§ **Stated task 1**
According to the text on Wisconsin's lieutenant governor, who was the first person to hold the office?
§ **Stated task 2**
Copy the part of the records that opens with the line containing "When comparing yellow" and closes with the end of the records, keeping every line unchanged.

§ **Text segment**
☆ ☆ ☆ ☆ ☆ ☆ ☆

- Privy Seal of the State of Wisconsin
- State flag
- Incumbent Sara Rodriguez since January 3, 2023
- Government of Wisconsin
- Style: Mr. or Madam Lieutenant Governor (informal); The Honorable (formal);
- Term length: Four years, no term limit
- Constituting instrument: Wisconsin Constitution, Article V
- Inaugural holder: John Edwin Holmes
- Formation: June 7, 1848 (178 years ago)
- Succession: First
- Salary: $80,684
- Website: Official page

= Lieutenant Governor of Wisconsin =

Constitutional officer of Wisconsin

The lieutenant governor of Wisconsin is the first person in the line of succession of Wisconsin's executive branch, thus serving as governor in the event of the death, resignation, removal, impeachment, absence from the state, or incapacity due to illness of the governor of Wisconsin.
Forty-one individuals have held the office of lieutenant governor since Wisconsin's admission to the Union in 1848, two of whom—Warren Knowles and Jack Olson—have served for non-consecutive terms. The first lieutenant governor was John Holmes, who took office on June 7, 1848. The current lieutenant governor is Sara Rodriguez, who took office on January 3, 2023.

== Succession to the governorship ==
Until 1979, the Wisconsin Constitution merely stated that in the event of the governor's death, resignation, removal from office, impeachment, absence from the state or incapacity due to illness, "the powers and duties of the office [of Governor of Wisconsin] shall devolve upon the lieutenant governor". Lieutenant governors who served as governor during this period are referred to as "acting governors". In 1979, the constitution was amended to make this more specific: in the event of the governor's death, resignation, or removal from office, the lieutenant governor becomes governor; in the event of the governor's impeachment, absence, or incapacity, the lieutenant governor becomes acting governor until the governor is again able to serve.

== Lieutenant gubernatorial elections and term of office ==
Under the original terms of the state constitution, the lieutenant governor was elected for a two-year term on a separate ticket from the governor; because of this, the governor and lieutenant governor of Wisconsin have not always been of the same party. After a 1967 amendment, however, the two have been nominated, and voted upon, as a single ticket. The 1967 amendment also increased the terms of both the governor and lieutenant governor to four years. There is no limit to the number of terms a lieutenant governor may hold.

☆ ☆ ☆ ☆ ☆ ☆ ☆

§ **Task data**
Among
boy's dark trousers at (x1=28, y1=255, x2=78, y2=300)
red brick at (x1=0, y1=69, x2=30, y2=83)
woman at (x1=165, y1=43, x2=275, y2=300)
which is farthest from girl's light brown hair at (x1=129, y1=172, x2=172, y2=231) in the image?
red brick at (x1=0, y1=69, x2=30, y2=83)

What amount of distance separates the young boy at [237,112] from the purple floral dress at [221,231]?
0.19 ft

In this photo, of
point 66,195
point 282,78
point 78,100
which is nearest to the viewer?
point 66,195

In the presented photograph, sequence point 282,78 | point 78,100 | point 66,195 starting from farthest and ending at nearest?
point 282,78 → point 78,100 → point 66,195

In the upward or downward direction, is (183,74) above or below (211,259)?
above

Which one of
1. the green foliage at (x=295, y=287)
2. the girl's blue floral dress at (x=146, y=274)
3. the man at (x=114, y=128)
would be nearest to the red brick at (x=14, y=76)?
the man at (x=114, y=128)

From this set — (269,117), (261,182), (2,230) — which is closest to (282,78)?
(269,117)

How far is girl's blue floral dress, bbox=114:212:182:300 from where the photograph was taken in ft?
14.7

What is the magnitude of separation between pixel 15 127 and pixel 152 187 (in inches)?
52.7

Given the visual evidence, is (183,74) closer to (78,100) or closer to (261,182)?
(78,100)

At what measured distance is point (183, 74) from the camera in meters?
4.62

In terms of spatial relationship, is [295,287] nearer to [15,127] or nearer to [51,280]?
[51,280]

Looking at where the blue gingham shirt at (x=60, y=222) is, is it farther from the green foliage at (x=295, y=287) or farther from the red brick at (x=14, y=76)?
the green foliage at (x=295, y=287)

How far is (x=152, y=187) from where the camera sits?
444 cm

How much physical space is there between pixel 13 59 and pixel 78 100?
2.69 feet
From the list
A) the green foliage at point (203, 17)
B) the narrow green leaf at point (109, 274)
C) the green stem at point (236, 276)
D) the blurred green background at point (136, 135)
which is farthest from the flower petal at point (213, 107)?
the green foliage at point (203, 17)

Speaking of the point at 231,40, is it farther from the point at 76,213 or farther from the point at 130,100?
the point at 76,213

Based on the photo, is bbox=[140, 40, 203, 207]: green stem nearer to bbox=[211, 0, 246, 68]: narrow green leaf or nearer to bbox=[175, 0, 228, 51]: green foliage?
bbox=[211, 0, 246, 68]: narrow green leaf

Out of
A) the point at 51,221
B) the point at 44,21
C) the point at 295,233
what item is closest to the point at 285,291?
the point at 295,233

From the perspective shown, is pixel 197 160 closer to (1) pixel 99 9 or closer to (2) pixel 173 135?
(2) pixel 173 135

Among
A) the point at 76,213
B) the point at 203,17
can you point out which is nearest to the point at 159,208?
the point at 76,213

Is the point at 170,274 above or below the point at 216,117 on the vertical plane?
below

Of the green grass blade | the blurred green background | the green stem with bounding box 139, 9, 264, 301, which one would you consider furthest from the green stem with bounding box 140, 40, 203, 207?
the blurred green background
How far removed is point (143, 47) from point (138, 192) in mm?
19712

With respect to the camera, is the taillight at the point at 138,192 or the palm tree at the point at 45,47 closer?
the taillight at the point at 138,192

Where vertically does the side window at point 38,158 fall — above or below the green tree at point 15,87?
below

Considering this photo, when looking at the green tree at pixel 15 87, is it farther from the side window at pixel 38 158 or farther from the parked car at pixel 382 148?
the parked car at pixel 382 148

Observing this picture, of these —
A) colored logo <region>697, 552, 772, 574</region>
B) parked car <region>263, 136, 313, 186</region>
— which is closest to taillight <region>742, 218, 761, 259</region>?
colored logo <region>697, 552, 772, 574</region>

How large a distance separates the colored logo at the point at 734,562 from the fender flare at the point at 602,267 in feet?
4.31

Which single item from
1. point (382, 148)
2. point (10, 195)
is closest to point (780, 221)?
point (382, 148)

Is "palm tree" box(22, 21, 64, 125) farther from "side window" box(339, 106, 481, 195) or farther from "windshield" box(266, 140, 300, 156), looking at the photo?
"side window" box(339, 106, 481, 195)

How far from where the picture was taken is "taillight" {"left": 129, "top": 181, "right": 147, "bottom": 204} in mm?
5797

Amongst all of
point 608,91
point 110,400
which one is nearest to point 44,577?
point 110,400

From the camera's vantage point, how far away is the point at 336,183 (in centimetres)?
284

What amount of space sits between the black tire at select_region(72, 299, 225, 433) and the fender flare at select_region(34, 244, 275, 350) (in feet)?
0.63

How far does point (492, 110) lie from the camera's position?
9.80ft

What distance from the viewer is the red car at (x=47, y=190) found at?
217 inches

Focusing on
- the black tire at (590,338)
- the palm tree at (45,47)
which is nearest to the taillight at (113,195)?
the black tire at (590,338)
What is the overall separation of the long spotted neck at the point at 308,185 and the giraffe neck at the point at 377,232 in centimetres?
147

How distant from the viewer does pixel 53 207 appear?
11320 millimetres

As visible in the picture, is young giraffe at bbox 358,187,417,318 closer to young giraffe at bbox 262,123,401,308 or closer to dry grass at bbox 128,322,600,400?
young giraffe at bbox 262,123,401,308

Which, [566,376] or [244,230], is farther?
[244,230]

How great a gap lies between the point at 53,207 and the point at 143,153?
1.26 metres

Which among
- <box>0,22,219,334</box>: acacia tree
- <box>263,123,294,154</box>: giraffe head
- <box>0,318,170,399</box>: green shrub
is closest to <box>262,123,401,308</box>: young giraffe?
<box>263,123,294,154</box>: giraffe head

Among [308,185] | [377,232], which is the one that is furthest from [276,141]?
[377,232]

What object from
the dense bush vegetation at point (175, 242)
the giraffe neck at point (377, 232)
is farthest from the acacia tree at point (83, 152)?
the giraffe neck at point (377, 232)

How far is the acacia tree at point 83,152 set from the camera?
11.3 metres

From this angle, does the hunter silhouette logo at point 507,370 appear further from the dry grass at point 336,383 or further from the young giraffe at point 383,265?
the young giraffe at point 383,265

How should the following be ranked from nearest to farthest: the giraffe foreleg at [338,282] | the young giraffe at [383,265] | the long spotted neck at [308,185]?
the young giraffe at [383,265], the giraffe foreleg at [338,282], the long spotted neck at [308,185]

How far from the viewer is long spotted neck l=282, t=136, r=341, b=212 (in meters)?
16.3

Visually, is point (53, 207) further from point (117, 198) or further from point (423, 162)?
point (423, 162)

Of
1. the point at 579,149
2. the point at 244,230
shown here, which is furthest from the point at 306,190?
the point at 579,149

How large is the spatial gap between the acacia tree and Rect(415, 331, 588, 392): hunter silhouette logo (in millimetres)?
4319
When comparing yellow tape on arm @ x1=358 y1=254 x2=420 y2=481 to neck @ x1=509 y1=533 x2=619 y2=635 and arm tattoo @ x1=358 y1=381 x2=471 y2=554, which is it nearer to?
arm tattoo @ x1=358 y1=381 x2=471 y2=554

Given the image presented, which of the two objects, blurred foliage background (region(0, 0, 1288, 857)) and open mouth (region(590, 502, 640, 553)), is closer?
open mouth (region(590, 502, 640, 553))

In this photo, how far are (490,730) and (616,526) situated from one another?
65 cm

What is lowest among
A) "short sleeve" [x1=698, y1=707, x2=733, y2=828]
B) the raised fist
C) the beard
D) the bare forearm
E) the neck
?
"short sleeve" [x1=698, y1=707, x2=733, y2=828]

☆ ☆ ☆ ☆ ☆ ☆ ☆

§ **Worked solution 1**
John Holmes, who took office on June 7, 1848.

§ **Worked solution 2**
When comparing yellow tape on arm @ x1=358 y1=254 x2=420 y2=481 to neck @ x1=509 y1=533 x2=619 y2=635 and arm tattoo @ x1=358 y1=381 x2=471 y2=554, which is it nearer to?
arm tattoo @ x1=358 y1=381 x2=471 y2=554

Given the image presented, which of the two objects, blurred foliage background (region(0, 0, 1288, 857)) and open mouth (region(590, 502, 640, 553)), is closer?
open mouth (region(590, 502, 640, 553))

In this photo, how far are (490,730) and (616,526) situated from one another?
65 cm

What is lowest among
A) "short sleeve" [x1=698, y1=707, x2=733, y2=828]
B) the raised fist
C) the beard
D) the bare forearm
E) the neck
?
"short sleeve" [x1=698, y1=707, x2=733, y2=828]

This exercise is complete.